[Aim of the exercise]: Write out the passage on early cesarean sections between "After the baby" and "by female midwives.", inclusive.

[Reading passage]:
◆ ◆ ◆ ◆

Did you that modern C sections were invented by African women— centuries before they were standard elsewhere?
Midwives and surgeons living around Lake Tanganyika and Lake Victoria perfected the procedure hundreds of years ago. When a baby couldn’t be delivered vaginally, these healers sedated the laboring mother using large amounts of banana wine. They tied the mother to the bed for safety, sterilized a knife using heat, and made the incision, acting quickly as a team to prevent excessive blood loss or the accidental cutting of other organs. The combination of sterile, sharp equipment and sedation made the procedure surprisingly calm and comfortable for the mother.
After the baby was delivered, antiseptic tinctures and salves were used to clean the area and stitches were applied. Women rarely developed infections, shock, or excessive blood loss after a cesarean section and the most common problem reported was that it took longer for the mother’s milk to come in (an issue that was solved with friends and relatives who would nurse the baby instead).
In Uganda, C sections were normally performed by a team of male healers, but in Tanzania and DRC, they were typically done by female midwives.

◆ ◆ ◆ ◆

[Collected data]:
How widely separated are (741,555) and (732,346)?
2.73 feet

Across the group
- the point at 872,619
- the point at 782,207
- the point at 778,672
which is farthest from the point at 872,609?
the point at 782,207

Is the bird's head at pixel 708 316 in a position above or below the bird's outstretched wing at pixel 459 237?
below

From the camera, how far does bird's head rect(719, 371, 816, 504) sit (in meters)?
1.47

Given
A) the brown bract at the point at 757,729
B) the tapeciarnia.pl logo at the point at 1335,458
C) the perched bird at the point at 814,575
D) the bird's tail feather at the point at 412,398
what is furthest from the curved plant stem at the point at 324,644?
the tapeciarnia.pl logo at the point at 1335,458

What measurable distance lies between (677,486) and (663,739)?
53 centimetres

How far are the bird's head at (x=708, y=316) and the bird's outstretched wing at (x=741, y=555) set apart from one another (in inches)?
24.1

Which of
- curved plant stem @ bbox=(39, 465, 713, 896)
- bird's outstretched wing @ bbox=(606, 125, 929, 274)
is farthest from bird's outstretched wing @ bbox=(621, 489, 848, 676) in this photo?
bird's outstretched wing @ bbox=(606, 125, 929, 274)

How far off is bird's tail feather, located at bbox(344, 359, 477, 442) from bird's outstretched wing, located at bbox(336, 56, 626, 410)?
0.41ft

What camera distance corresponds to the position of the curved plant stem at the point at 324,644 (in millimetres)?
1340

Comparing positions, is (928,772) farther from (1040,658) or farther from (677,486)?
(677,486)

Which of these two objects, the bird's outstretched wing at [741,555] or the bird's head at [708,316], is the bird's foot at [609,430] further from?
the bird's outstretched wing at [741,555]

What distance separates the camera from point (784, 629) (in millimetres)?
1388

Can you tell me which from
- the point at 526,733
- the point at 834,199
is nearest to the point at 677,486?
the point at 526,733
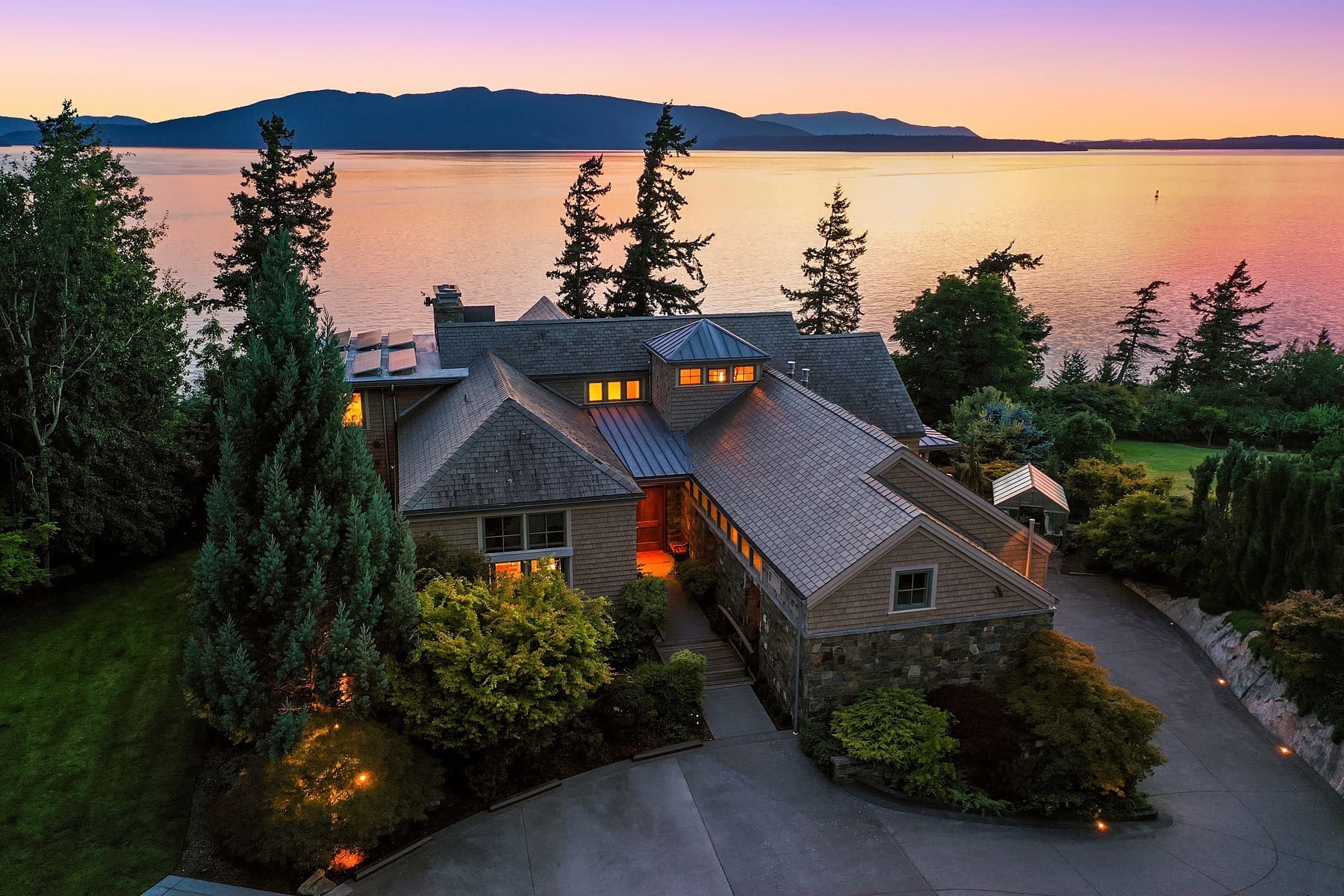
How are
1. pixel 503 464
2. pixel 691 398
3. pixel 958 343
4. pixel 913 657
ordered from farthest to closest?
1. pixel 958 343
2. pixel 691 398
3. pixel 503 464
4. pixel 913 657

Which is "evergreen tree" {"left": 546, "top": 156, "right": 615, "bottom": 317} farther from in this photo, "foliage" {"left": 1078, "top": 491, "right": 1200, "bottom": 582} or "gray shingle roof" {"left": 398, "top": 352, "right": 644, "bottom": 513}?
"foliage" {"left": 1078, "top": 491, "right": 1200, "bottom": 582}

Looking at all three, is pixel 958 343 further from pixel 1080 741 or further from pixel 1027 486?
pixel 1080 741

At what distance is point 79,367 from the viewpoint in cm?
2689

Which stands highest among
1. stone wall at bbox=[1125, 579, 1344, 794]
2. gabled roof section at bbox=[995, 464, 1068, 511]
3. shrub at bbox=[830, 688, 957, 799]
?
gabled roof section at bbox=[995, 464, 1068, 511]

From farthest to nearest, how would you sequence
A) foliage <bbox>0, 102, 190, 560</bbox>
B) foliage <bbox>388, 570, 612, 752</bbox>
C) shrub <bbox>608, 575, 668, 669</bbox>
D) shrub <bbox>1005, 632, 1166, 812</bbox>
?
foliage <bbox>0, 102, 190, 560</bbox> < shrub <bbox>608, 575, 668, 669</bbox> < shrub <bbox>1005, 632, 1166, 812</bbox> < foliage <bbox>388, 570, 612, 752</bbox>

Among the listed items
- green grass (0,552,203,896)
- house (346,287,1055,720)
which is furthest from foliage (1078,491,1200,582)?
green grass (0,552,203,896)

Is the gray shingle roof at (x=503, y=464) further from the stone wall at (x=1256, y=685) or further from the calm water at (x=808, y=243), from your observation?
the calm water at (x=808, y=243)

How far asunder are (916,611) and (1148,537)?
13442 mm

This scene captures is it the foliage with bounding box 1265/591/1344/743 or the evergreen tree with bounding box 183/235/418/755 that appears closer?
the evergreen tree with bounding box 183/235/418/755

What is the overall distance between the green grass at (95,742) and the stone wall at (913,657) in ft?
45.2

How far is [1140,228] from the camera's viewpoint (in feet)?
490

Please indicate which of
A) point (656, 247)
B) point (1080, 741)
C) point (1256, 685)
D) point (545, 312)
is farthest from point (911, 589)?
point (656, 247)

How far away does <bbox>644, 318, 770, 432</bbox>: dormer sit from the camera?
100 feet

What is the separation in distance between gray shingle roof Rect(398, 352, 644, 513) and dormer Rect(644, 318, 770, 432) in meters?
4.50
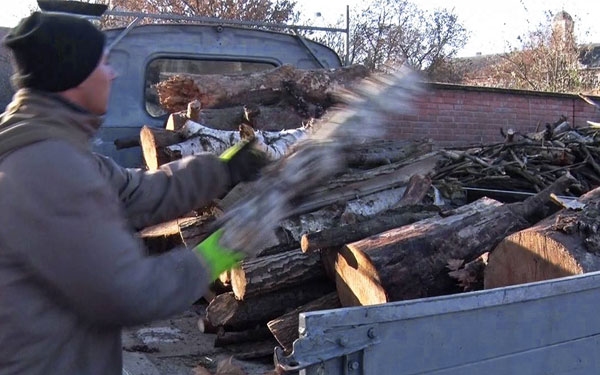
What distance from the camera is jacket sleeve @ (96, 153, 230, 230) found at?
7.19 feet

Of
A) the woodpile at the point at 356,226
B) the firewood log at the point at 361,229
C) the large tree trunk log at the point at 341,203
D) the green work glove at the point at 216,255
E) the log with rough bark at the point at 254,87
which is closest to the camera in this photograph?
the green work glove at the point at 216,255

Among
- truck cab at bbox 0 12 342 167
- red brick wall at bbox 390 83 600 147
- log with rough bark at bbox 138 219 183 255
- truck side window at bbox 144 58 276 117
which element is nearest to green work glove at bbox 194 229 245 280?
log with rough bark at bbox 138 219 183 255

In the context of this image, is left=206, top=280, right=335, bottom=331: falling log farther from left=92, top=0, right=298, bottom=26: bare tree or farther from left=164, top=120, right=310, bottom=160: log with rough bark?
left=92, top=0, right=298, bottom=26: bare tree

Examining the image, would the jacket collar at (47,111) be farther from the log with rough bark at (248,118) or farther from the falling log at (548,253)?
the log with rough bark at (248,118)

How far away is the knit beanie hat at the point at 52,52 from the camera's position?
5.57 feet

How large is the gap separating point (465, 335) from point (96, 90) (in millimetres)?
1175

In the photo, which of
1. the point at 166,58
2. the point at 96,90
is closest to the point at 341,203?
the point at 166,58

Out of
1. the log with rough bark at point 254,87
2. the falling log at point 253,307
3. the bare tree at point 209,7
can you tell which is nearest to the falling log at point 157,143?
the log with rough bark at point 254,87

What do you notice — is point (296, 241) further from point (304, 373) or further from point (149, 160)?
point (304, 373)

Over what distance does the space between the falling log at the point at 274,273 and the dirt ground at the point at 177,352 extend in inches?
11.7

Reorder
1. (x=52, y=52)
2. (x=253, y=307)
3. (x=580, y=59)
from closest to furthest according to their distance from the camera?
(x=52, y=52), (x=253, y=307), (x=580, y=59)

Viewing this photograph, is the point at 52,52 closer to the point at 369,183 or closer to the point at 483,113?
the point at 369,183

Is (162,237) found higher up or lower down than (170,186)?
lower down

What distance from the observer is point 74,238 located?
1546 mm
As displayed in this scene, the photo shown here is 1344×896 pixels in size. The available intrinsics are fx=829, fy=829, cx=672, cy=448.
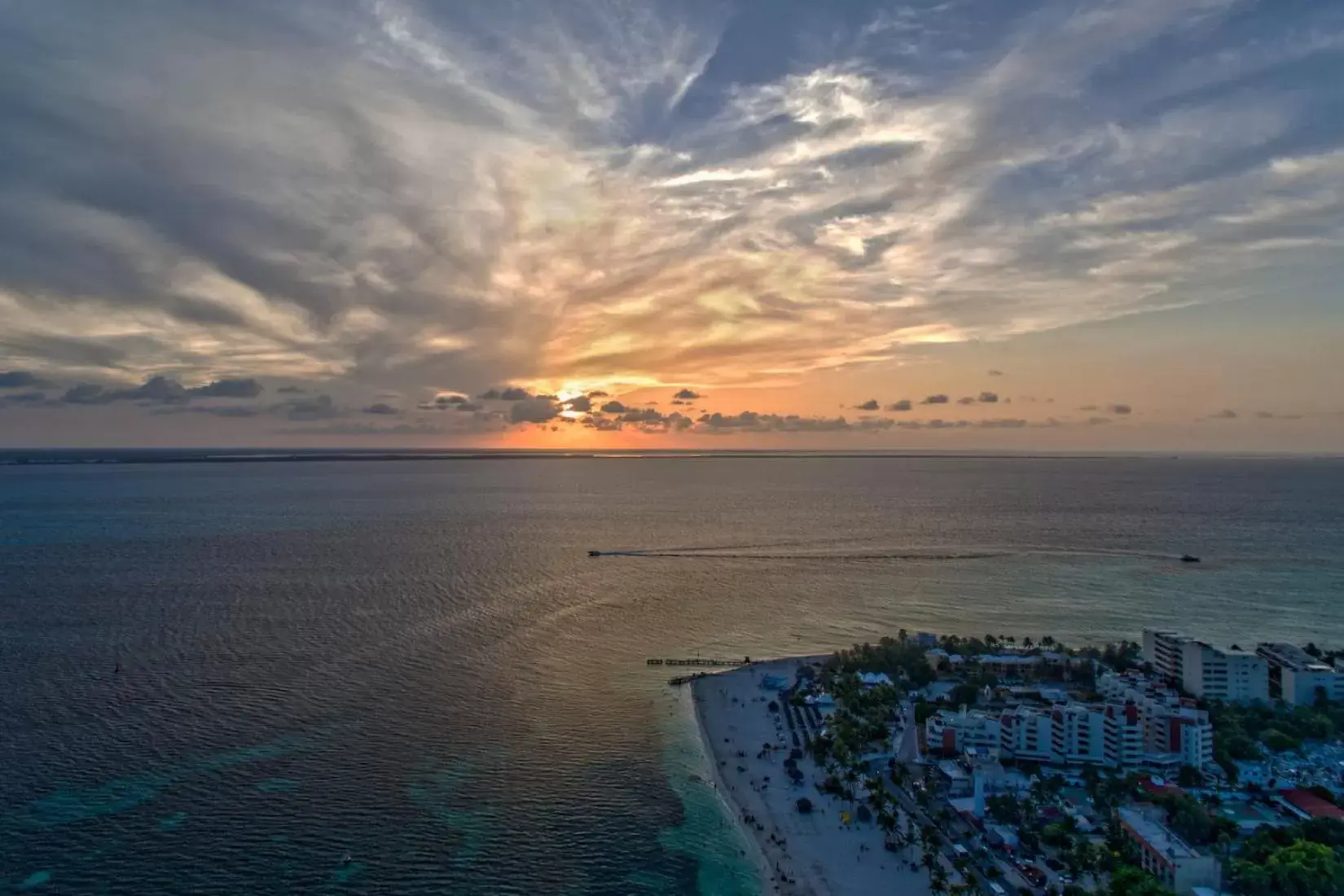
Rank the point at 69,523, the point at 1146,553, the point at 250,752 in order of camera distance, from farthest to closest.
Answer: the point at 69,523 → the point at 1146,553 → the point at 250,752

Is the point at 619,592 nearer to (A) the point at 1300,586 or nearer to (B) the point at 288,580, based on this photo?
(B) the point at 288,580

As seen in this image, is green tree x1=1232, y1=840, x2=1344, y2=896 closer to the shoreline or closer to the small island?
the small island

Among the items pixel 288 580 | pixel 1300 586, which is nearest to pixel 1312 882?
pixel 1300 586

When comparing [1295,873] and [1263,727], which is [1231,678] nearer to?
[1263,727]

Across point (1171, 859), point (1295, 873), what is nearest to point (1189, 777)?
point (1171, 859)

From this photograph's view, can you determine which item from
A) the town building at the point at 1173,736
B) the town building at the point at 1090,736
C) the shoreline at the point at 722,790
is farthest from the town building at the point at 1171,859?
the shoreline at the point at 722,790
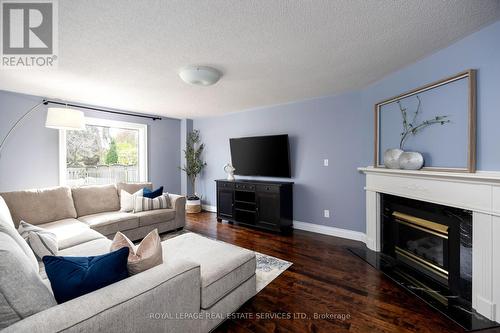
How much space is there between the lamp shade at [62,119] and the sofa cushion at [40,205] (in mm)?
910

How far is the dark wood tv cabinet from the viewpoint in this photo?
3729mm

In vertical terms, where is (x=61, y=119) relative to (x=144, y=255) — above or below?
above

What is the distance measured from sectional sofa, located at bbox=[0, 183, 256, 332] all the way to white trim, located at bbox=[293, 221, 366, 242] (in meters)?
2.06

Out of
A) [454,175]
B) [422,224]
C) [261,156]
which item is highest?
[261,156]

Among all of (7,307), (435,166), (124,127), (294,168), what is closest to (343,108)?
(294,168)

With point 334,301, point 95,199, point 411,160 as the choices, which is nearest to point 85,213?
point 95,199

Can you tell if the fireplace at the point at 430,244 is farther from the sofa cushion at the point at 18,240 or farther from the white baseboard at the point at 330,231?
the sofa cushion at the point at 18,240

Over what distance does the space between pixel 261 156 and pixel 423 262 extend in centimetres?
276

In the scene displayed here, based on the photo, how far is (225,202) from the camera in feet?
14.4

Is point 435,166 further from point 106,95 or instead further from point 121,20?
point 106,95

◆ ◆ ◆ ◆

[Solution to the problem]:
After the baby was delivered, antiseptic tinctures and salves were used to clean the area and stitches were applied. Women rarely developed infections, shock, or excessive blood loss after a cesarean section and the most common problem reported was that it took longer for the mother’s milk to come in (an issue that was solved with friends and relatives who would nurse the baby instead).
In Uganda, C sections were normally performed by a team of male healers, but in Tanzania and DRC, they were typically done by female midwives.